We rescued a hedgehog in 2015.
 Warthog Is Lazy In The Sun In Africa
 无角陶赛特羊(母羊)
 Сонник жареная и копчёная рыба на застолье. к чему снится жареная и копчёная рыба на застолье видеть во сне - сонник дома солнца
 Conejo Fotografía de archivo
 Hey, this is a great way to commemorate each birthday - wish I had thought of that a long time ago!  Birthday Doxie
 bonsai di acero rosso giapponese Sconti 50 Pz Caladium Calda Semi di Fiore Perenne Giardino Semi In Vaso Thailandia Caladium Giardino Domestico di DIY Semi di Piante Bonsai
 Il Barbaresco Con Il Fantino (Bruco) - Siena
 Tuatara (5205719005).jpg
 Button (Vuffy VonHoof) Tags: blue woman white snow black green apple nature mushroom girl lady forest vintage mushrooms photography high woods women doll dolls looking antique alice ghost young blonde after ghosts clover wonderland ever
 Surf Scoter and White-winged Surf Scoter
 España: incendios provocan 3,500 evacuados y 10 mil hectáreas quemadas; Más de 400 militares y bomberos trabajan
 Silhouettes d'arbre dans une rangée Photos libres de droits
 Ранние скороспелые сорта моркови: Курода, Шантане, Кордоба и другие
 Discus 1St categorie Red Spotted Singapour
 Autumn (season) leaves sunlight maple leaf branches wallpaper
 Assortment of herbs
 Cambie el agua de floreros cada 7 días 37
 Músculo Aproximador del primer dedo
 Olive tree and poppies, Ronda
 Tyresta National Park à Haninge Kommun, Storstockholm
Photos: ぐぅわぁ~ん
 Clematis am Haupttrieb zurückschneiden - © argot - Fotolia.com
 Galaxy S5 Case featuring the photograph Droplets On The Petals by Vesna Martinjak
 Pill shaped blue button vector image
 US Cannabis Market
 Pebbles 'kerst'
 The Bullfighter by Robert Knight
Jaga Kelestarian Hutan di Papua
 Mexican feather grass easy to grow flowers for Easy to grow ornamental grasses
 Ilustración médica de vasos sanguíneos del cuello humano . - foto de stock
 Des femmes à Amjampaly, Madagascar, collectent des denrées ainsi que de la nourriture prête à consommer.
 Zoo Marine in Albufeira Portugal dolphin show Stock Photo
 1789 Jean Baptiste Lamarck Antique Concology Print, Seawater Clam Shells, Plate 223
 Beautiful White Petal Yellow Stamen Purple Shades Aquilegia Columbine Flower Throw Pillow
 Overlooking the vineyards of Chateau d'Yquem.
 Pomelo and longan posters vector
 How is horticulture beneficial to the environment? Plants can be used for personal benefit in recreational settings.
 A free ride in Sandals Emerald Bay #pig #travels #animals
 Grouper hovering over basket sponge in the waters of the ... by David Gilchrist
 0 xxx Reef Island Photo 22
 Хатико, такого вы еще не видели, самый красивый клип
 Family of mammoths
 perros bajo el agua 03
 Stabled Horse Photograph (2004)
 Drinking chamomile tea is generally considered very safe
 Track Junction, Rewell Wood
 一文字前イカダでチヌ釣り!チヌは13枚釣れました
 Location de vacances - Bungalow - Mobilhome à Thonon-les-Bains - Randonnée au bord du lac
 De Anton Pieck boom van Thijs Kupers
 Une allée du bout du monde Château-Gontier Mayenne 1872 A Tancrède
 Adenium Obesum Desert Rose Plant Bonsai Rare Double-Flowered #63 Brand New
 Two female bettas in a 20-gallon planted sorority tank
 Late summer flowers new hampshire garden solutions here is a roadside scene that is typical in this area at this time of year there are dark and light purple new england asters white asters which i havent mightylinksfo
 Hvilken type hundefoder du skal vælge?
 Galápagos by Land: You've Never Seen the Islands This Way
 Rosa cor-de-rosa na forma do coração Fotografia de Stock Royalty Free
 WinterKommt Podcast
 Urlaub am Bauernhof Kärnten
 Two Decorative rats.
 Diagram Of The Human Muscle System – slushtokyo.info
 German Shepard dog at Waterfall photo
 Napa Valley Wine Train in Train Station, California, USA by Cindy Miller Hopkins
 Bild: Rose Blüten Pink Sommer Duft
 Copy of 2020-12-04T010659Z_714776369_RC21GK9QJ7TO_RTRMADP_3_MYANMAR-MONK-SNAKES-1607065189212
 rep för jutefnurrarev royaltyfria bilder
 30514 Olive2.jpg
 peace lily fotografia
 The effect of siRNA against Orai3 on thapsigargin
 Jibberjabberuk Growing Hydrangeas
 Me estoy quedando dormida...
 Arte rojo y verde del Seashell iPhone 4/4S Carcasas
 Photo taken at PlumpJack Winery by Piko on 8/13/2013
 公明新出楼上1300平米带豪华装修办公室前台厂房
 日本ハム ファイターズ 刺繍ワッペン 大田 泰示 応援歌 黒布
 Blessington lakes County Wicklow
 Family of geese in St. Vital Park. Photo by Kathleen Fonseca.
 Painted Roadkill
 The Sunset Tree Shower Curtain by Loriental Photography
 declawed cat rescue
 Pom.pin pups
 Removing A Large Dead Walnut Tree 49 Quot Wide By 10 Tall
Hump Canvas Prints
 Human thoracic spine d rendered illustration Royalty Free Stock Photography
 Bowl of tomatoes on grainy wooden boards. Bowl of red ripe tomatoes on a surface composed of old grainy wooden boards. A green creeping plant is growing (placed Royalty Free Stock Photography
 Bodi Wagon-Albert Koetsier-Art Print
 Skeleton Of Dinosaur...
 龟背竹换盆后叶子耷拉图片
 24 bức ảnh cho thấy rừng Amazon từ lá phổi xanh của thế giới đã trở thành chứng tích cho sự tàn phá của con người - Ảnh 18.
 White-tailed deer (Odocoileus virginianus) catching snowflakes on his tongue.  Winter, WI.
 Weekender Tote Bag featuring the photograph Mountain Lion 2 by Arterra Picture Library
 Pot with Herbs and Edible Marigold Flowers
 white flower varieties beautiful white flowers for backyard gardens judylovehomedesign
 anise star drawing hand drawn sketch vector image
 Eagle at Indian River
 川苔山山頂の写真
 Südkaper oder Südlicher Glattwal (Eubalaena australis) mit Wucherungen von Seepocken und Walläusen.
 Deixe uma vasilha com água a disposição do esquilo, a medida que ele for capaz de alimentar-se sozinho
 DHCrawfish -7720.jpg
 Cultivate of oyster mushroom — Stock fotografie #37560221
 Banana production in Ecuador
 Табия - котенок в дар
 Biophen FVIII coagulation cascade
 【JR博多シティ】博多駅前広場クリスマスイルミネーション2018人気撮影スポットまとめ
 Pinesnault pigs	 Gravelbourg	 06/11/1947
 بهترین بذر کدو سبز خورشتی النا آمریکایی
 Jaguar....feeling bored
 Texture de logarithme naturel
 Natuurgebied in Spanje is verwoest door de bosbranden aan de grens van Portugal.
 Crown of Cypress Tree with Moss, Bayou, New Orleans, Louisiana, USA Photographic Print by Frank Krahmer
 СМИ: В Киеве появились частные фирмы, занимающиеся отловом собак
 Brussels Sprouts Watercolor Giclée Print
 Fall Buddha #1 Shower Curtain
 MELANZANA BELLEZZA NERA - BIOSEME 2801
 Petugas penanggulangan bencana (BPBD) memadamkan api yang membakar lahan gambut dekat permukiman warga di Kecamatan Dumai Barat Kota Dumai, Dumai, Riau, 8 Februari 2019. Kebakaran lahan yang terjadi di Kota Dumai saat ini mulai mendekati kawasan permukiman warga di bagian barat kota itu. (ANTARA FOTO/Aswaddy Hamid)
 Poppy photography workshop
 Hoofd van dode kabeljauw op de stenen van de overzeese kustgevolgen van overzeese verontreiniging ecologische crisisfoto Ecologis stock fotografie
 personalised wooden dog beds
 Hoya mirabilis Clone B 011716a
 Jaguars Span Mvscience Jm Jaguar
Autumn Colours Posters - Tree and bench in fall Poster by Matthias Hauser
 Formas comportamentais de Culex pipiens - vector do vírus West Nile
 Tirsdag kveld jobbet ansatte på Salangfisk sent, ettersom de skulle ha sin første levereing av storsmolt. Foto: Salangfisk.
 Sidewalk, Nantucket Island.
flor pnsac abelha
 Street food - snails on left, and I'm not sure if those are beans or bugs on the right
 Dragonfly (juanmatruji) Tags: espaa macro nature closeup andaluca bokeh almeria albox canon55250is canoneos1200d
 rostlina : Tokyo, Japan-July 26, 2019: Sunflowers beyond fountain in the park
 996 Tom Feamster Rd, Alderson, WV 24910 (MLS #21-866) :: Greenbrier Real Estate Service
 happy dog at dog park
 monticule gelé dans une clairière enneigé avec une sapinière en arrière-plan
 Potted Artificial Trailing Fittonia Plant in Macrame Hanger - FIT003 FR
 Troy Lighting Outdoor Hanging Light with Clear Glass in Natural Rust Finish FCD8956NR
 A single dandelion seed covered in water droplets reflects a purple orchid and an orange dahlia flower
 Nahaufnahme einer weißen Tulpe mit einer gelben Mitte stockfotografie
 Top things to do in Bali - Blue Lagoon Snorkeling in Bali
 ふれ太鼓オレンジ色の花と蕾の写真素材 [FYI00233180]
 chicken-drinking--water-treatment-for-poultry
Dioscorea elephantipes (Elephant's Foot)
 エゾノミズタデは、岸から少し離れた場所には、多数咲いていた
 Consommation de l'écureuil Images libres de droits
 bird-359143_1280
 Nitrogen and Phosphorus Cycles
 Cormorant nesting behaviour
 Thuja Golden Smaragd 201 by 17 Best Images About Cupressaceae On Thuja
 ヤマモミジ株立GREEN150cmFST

------------

- PROBLEM DESCRIPTION
Set down exactly, and only, the lines from the one with "Top things to" to the final line of the data.

- ANSWER TO THIS EXERCISE
 Top things to do in Bali - Blue Lagoon Snorkeling in Bali
 ふれ太鼓オレンジ色の花と蕾の写真素材 [FYI00233180]
 chicken-drinking--water-treatment-for-poultry
Dioscorea elephantipes (Elephant's Foot)
 エゾノミズタデは、岸から少し離れた場所には、多数咲いていた
 Consommation de l'écureuil Images libres de droits
 bird-359143_1280
 Nitrogen and Phosphorus Cycles
 Cormorant nesting behaviour
 Thuja Golden Smaragd 201 by 17 Best Images About Cupressaceae On Thuja
 ヤマモミジ株立GREEN150cmFST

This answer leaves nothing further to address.